So if you want to call it like the technical moat, I guess,
there's a huge gap to jump, you know,
to figure out search as a problem domain,
get up to speed with it and see what everyone else is doing
and then seeing where you can improve it.
That is a huge chasm to jump before you build a product.
And even if you do that, you know,
a couple of weeks polishing it and then, you know,
bringing it to market and then, you know,
telling developers that this is why a product is expensive.
It's a lot of effort to cross that big gap.
So all of this was in our mind for sure.
And we thought this is a good bet worth taking.
And all of the other ideas we've had, our focus was always going after very niche things,
like things that no one else would probably have an interest in going after, mainly because, you know, it's so niche
and it's not really directly related to, you know,
day-to-day technology that you might be using.
We basically picked boring old spaces for all the other past products.
And this one was, you know, modern, cutting edge,
and the target audience happened to be developers who, you know,
both of us are engineers, both my girlfriend and I are engineers,
so we were able to speak the same language as our target audience. So I think all of these put
together made it seem like this is like a once in a lifetime type of an idea that, you know,
we just have to execute on. So I really dig your transparent pricing for the cloud and the way that
it calculates out. You want to just tell folks how that works and
you know you mentioned you want to bring this to as many people as possible and it seems like being
able to pay as you go get exactly what you need and scale up as your need to scale up is a great
way of doing that of course a lot of the public clouds have this kind of pricing as well but you
had a configurator right there on the on the pricing Do you want to tell us how you came up with this and how it all works?

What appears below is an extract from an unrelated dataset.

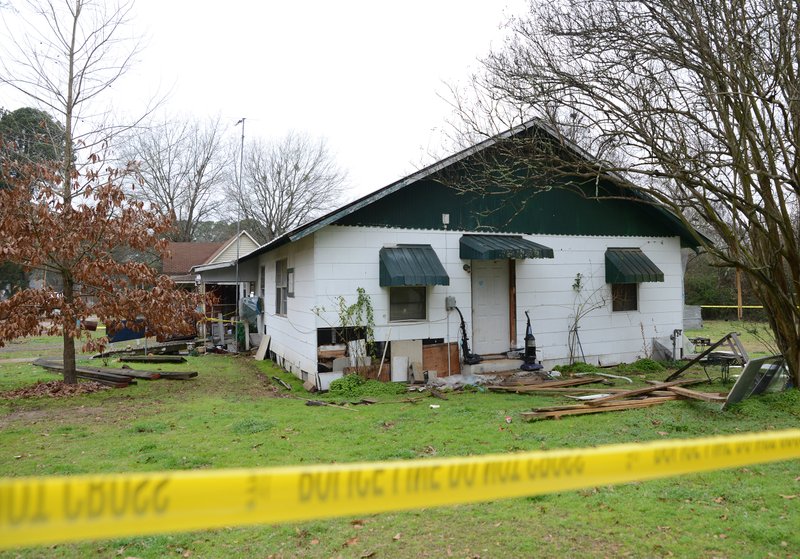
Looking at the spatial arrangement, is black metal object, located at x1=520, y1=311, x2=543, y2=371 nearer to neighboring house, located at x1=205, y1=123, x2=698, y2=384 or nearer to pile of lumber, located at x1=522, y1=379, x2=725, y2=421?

Yeah, so we came up with it mainly to mirror the cost of running the service
with how much we charge users.
So that's one core principle that we held on to because from a business perspective,
that probably doesn't make the best idea because you are
very closely tied to your costs,
but that's what we chose in service
of trying to make sure that we offer something
that's as affordable as possible.
So if you were to run, for example,
TypeSense on your own cloud accounts,
we wanted the cost to be
somewhat similar and where
we take care of, where we
get savings is from economies of scale,
essentially like running thousands of clusters on ourselves
to both the management effort involved
and the savings that you get with high spend.

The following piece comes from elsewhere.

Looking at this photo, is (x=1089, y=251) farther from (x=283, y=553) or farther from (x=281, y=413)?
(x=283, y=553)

So that's what we capitalize on.
And then we pass on some of the savings we get,
if you want to call it that,
some of that savings back
instead of trying to do value-based pricing,
which is what I've seen some other SaaS companies do.
Now, that does make the pricing a little bit more complicated
because people have to know how to calculate RAM,
how to calculate how much CPU they need.
And that's why we added a little calculator
which says just plug in the number of records you have
and the size of every record,
and then we'll roughly give you an estimate
of how much RAM you might need.
So that works out well for most use cases.
And so if people choose X as the size of their dataset, Typesense typically takes 2X to 3X RAM,
and that's given out as the recommendation in that calculator.
And then for CPU, we just tell people, pick the lowest CPU available for that RAM capacity.
And then as you start adding traffic, you'll see how much CPU is being used, We just tell people, pick the lowest CPU available for that RAM capacity.
And then as you start adding traffic, you'll see how much CPU is being used, and we can scale you up from there.
Or we say, run benchmarks.
If you already have high traffic in production, run benchmarks with similar kinds of traffic in a staging environment, see how much CPU you use, and then pick the CPU.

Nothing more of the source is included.